Below are some entries. Output each one exactly as it appears.

*Data shown*
>> Begin

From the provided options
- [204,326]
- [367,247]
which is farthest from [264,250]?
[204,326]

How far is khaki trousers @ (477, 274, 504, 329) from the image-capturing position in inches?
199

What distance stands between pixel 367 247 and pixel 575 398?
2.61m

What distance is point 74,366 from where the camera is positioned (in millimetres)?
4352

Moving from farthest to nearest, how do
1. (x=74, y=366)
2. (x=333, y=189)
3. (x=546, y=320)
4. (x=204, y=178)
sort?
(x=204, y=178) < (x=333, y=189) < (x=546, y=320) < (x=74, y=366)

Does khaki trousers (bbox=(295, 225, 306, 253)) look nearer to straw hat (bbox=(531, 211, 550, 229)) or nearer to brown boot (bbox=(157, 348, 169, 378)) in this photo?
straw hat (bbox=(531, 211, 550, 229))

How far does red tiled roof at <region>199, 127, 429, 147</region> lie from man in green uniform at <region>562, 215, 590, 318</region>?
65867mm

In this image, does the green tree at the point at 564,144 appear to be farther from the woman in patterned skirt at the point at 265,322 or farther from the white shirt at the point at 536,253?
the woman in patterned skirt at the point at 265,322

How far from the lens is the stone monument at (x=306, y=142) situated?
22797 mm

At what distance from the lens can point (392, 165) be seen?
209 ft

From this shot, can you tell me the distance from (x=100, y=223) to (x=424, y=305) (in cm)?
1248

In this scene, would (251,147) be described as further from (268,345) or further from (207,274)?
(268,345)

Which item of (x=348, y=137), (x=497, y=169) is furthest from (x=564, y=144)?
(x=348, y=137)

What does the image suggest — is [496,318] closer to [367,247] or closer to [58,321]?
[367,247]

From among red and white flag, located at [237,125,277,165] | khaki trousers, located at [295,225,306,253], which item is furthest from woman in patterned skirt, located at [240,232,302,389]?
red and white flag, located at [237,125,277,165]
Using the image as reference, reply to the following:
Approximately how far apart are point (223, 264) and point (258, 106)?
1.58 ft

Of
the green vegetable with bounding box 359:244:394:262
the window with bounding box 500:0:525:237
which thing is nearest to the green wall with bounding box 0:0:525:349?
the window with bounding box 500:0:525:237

>> End

*Answer*
From the provided options
- [204,326]
- [367,247]
which is farthest from [264,250]?
[204,326]

How far is khaki trousers @ (477, 274, 504, 329) from the image-capturing position in inches?
199

What distance stands between pixel 367 247 and pixel 575 398?
2.61m

What distance is point 74,366 from where the camera is positioned (in millimetres)?
4352

Moving from farthest to nearest, how do
1. (x=74, y=366)
2. (x=333, y=189)
3. (x=546, y=320)
4. (x=204, y=178)
sort?
(x=204, y=178) < (x=333, y=189) < (x=546, y=320) < (x=74, y=366)

Does khaki trousers (bbox=(295, 225, 306, 253)) look nearer to straw hat (bbox=(531, 211, 550, 229)) or nearer to brown boot (bbox=(157, 348, 169, 378)) in this photo?
straw hat (bbox=(531, 211, 550, 229))

How far does red tiled roof at <region>199, 127, 429, 147</region> lie from man in green uniform at <region>562, 215, 590, 318</region>?
65867mm

In this image, does the green tree at the point at 564,144 appear to be farther from the woman in patterned skirt at the point at 265,322 or farther from the white shirt at the point at 536,253?
the woman in patterned skirt at the point at 265,322

How far from the lens is the stone monument at (x=306, y=142) situated?
22797 mm

At what distance from the lens can point (392, 165) be seen?
209 ft

From this shot, can you tell me the distance from (x=100, y=223) to (x=424, y=305) (in cm)?
1248

In this scene, would (251,147) be described as further from (268,345) or further from (207,274)?
(268,345)

Which item of (x=348, y=137), (x=497, y=169) is furthest from (x=564, y=144)?
(x=348, y=137)

What does the image suggest — is [496,318] closer to [367,247] or closer to [58,321]?
[367,247]

From among red and white flag, located at [237,125,277,165] | khaki trousers, located at [295,225,306,253], which item is furthest from woman in patterned skirt, located at [240,232,302,389]?
red and white flag, located at [237,125,277,165]
Using the image as reference, reply to the following:
Approximately how far apart are point (223, 264) and point (258, 106)?
1.58 ft

Of
the green vegetable with bounding box 359:244:394:262
the window with bounding box 500:0:525:237
which thing is nearest to the green wall with bounding box 0:0:525:349?
the window with bounding box 500:0:525:237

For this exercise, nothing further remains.